L’impossible connexion avec intra-muros ?

     Revers de la médaille : si la gare, la Grande Passerelle et leurs abords affichent leur modernité, le fossé avec les axes plus anciens n’en apparaît que plus cruel. « La gare est sympa, la médiathèque est magnifique. Ce ne serait pas un luxe de refaire le boulevard des Talards », remarque ainsi Ulrich Mézière, le patron du Bistrot Vintage, installé depuis mars en face du pôle culturel. Fraîchement arrivé de Mayenne, il pointe sans le savoir le casse-tête de la mairie. Celle-ci négocie depuis un an avec l’État pour récupérer la propriété de cette route nationale. Mais « en tant que maire, je ne peux pas accepter le transfert d’une voie dans cet état-là », estime Claude Renoult, « la règle c’est que l’État met en ordre et transfère ensuite ». Un point de vue que ce dernier, forcément, ne partage pas. Le dossier est donc au point mort pour l’instant. Reste le second point d’achoppement : la liaison vers intra-muros. Entre la gare et le célèbre quartier historique se dresse le port de commerce. L’avenue Louis Martin, qui le traverse, est l’axe le plus direct entre les deux pôles. Mais peu engageante pour les piétons, pas traversée par les bus, elle est sous-exploitée.

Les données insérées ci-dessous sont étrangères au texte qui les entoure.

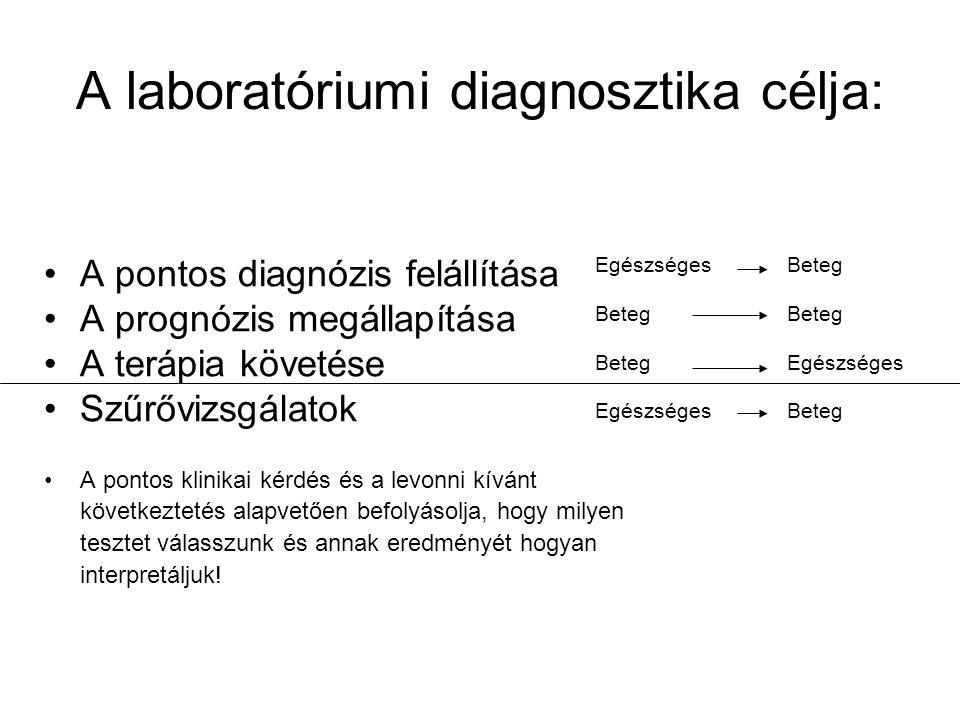 A laboratóriumi diagnosztika célja:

Une situation qui ne devrait pas changer. « On peut travailler sur cet axe pour le rendre plus agréable », concède le maire, « mais l’activité commerciale du port, j’y tiens. Il faut que Saint-Malo reste un port actif ». D’autant plus que cette zone portuaire, propriété de la chambre de commerce, échappe aux compétences de la commune... Si proches et si lointains, le moderne quartier de la gare et l’historique intra-muros risquent encore de se toiser longtemps, de part et d’autre des grues et des entrepôts.